Além do lucro, é exatamente o que é preciso fazer. Para citar Jeff Bezos, “somos todos humanos, somos todos diferentes e todos somos iguais”.

Me entristece, o número de meus amigos ainda estão no armário nos anos 30 e 40. Eles esperaram tanto tempo para sair no trabalho que agora eles estão absolutamente aterrorizados. Quando eu morava na Austrália, fiquei muito perto do trabalho – e fiquei naquele armário quando cheguei na Inglaterra 15 anos atrás.

Eu estava constantemente nervoso e ansioso por ser descoberto, e eu dread the usual water-cooler chat perguntando o que eu levantei no fim de semana ou se eu estivesse em um relacionamento. Uma vez, um cara com quem eu trabalhei me viu de mãos dadas com uma mulher fora do trabalho e eu tinha tanto medo de ser preso. Eu não acho que dormi por uma semana. Ele colocou uma barreira invisível entre mim e meus colegas que podiam sentir minha apreensão e moderação.

Então, na minha partida, um colega disse: ‘Belinda, todos sabemos que você é gay. Nem nos importamos! Apenas seja honesto. “Percebi então que eu era uma vítima da minha própria homofobia internalizada, e o comentário dessa pessoa era realmente o impulso que eu precisava. Assim que comecei meu próximo emprego, saí imediatamente e tive uma reação tão positiva.

Embora seja verdade que você não pode controlar as reações das pessoas à sua orientação sexual ou de gênero, e você nem sempre pode encontrar respostas positivas (nesse caso, você deve procurar aconselhamento), você pode trabalhar confiante em sua capacidade de lidar com tudo o que for caminho.

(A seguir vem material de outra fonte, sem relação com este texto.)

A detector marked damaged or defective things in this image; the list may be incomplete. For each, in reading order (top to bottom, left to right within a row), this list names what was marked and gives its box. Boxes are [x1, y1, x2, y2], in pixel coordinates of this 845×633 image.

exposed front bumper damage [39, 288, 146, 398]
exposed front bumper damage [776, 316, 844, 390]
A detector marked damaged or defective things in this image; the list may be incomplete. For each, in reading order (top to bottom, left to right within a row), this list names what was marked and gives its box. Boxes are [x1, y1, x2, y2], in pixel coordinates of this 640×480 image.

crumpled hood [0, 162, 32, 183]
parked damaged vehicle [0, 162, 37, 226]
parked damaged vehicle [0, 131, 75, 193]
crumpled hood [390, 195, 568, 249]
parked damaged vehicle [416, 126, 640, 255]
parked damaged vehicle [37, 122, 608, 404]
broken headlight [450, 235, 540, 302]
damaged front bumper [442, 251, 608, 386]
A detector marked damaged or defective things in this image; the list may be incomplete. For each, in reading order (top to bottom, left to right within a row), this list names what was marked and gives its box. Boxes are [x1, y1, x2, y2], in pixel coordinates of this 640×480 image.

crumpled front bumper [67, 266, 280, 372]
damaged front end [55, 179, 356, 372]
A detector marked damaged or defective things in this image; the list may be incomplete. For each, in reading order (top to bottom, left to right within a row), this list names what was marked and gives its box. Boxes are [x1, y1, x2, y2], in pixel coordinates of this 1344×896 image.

Até hoje, eu nunca experimentei positividade quando falo em lésbicas com meus colegas.

O Reino Unido está rapidamente se tornando um país mais igual e aceitando. Mas é chocante que em 2018 tantas pessoas lésbicas, gays, bi e trans ao redor do Reino Unido ainda vivenciem discriminação e assédio no trabalho apenas por causa de sua sexualidade ou porque são trans.

O Mês de História LGBT + é um ótimo momento para comemorar o quanto chegamos em termos de tornar-se uma sociedade mais inclusiva, mas também refletir sobre os desafios ainda a superar. As empresas devem usar este mês para verificar sua cultura e políticas. Talvez pergunte à sua equipe LGBT + como eles se sentem. Suas políticas anti-discriminação estão atualizadas? É hora de revisar seus objetivos de diversidade? Você pode colocar seu pessoal sênior através de treinamento consciente ou inconsciente ou criar um grupo de afinidade LGBT +?

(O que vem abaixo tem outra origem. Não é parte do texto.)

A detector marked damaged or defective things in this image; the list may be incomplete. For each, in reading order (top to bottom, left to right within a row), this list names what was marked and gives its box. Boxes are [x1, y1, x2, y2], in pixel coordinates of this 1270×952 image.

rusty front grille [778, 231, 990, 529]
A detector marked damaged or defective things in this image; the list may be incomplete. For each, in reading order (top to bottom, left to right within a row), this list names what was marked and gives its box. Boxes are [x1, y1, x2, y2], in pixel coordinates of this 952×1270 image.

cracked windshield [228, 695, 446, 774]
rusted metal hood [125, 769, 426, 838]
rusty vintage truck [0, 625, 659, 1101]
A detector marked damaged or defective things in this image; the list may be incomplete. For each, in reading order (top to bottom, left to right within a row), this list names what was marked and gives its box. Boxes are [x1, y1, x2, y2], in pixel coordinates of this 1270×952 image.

E se você se identificar como LGBTI, por que não aproveitar o Mês da História LGBT para se aproximar de seus empregadores com sugestões sobre como você poderia trabalhar com eles para desenvolver uma cultura mais inclusiva?

Belinda Hughes é Gerente Sênior de Marketing da Amazon na UE e membro da Glamazon, a rede LGBTQ da Amazon.